On est arrivé à Stolvizza. On a mangé. Ma mère nous avait préparé une chambre. Quand on est monté dans la chambre, moi j'avais peur. J'avais honte, j'avais peur, je me faisais du souci. On ne savait pas certaines choses, à cette époque, on devait encore commencer à les connaître. L'homme aussi était timide, réservé dans ces choses-là. Enfin, on s'est couché. Il a dit : “ Maria, tu dois dire oui à une chose que je vais te demander ce soir... Quand j'étais chez moi, j'avais l'habitude de réciter les prières avec ma petite sœur, faisons donc deux ou trois prières ensemble, Maria ! ” “ Ecoute-moi bien ! j'ai dit, si ma mère m'entend dire des prières avec toi, elle va penser que je suis folle... Doit-on encore faire pénitence ? C'en est trop ! Dit tes prières tout seul et moi je dis mes prières toute seule ! ”Alors, lui il a fait ses prières et moi les miennes. Et ainsi fut la troisième nuit, je ne vous dis pas de mensonges, je le jure devant Dieu ”.

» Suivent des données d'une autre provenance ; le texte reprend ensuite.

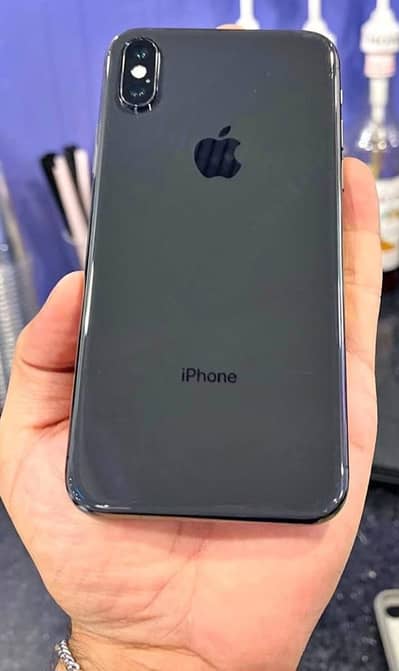 iphone x 256gb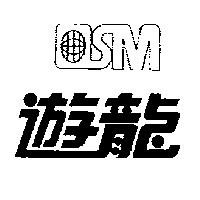 遊龍及圖 OSM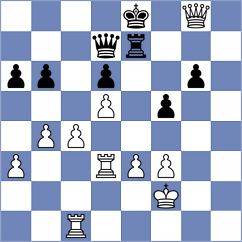 Wagner - Schaffner (Playchess.com INT, 2020)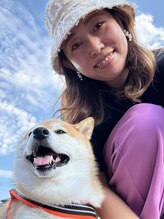 シャドウ(shadow) えり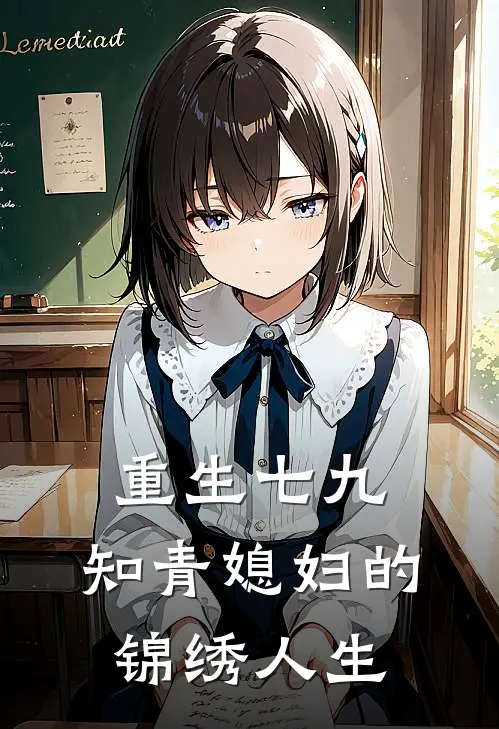 重生七九：知青媳妇的锦绣人生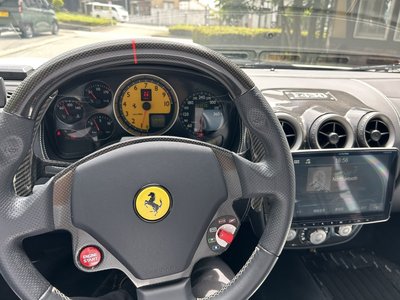 2008 FERRARI F430 SPIDER thumbnail 11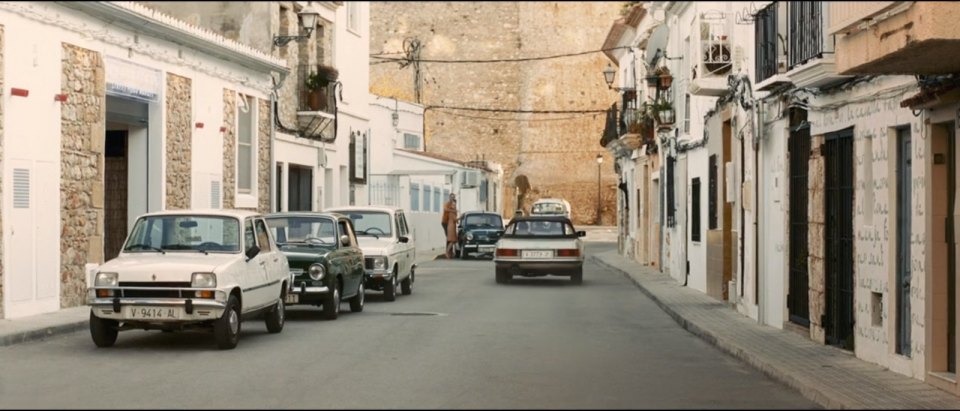 1979 Renault 7 TL [R1283]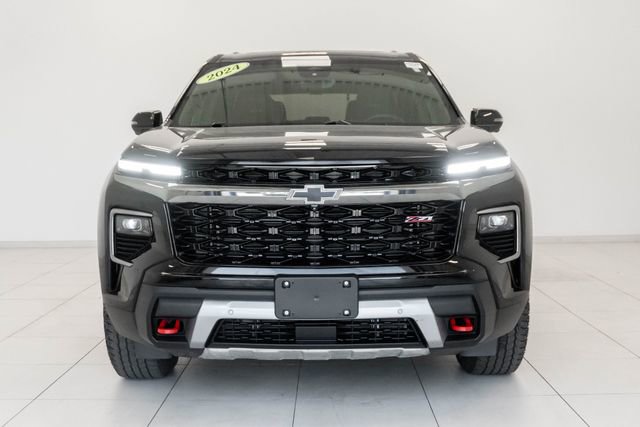 Used 2024 Chevrolet Traverse Z71 w/ Enhanced Driving Package image 5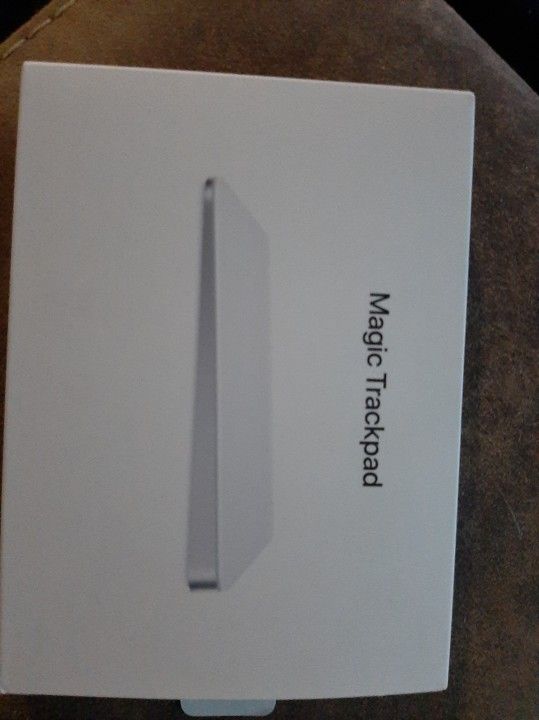 Magic Track pad For MAC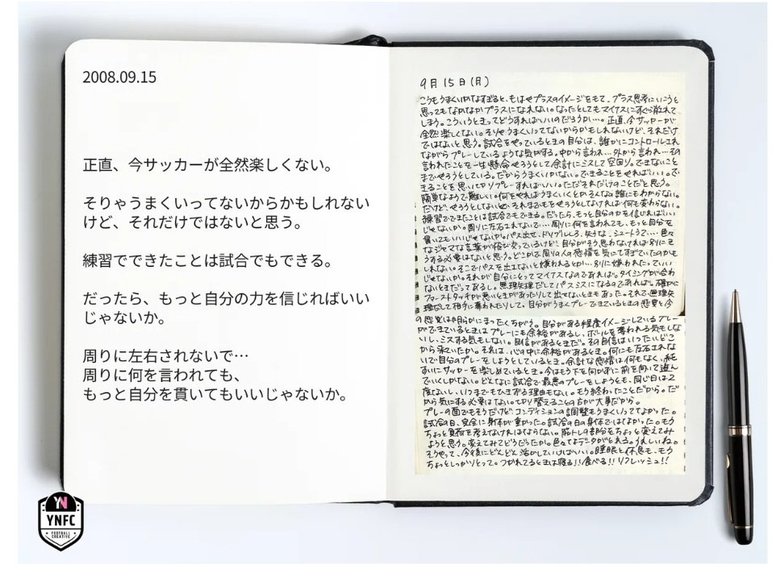最近公開した2008年9月の日記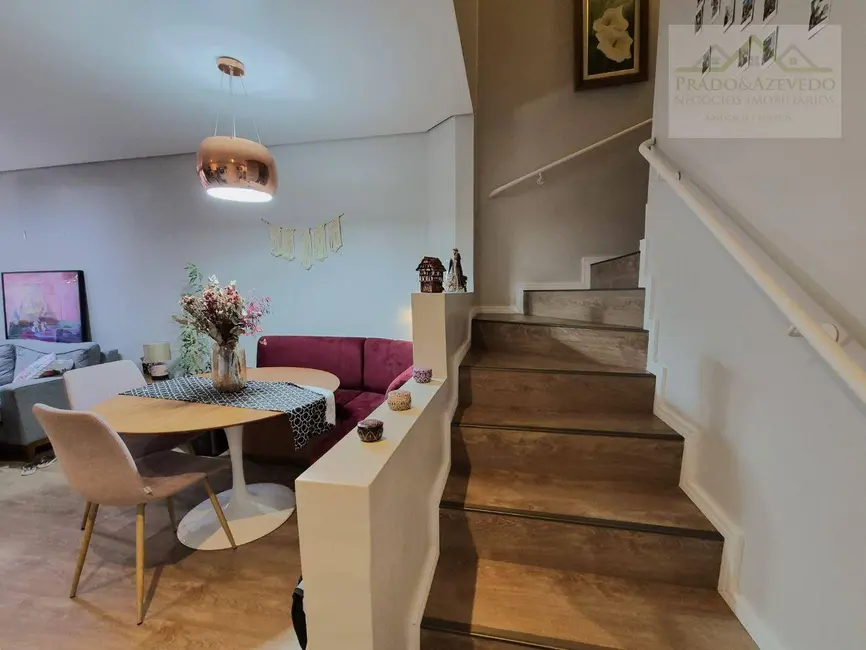Foto 5 de Casa com 2 quartos à venda e para alugar, 97m2 em Jardim Colombo, São Paulo - SP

Il semble presque que les interdits sexuels du Carême soient élargis au mariage. Même si, après ces trois nuits de pénitence, Maria a enfin pu consommer son mariage, devenant mère d'une fille a laquelle elle a transmis la maškira, ce costume fleuri qui annonce l'épanouissement de la féminité des jeunes filles qui le revêtent, une contradiction travaille de tout temps la pensée chrétienne : c'est la dévalorisation de la sexualité, perçue comme coupable, dans l'imaginaire chrétien, alors même que le mariage et la procréation sont socialement valorisés. En effet, si le “ gras ” qualifie la nourriture des chrétiens, il n'en va pas de même pour la chair, prise dans son acception sexuelle. C'est, en fait, la virginité qui a été proposée comme une valeur en soi, surtout aux femmes. L'alternance gras-maigre qui régit la nourriture dans le calendrier des chrétiens peut s'appliquer aussi au domaine de la sexualité féminine qui en résulte modérée, contrôlée, limitée, régulée par la vertu même du mariage qui, en transposant dans le temps linéaire de la vie féminine le travail opéré cycliquement par le Carême, “ fait des chrétiennes ”.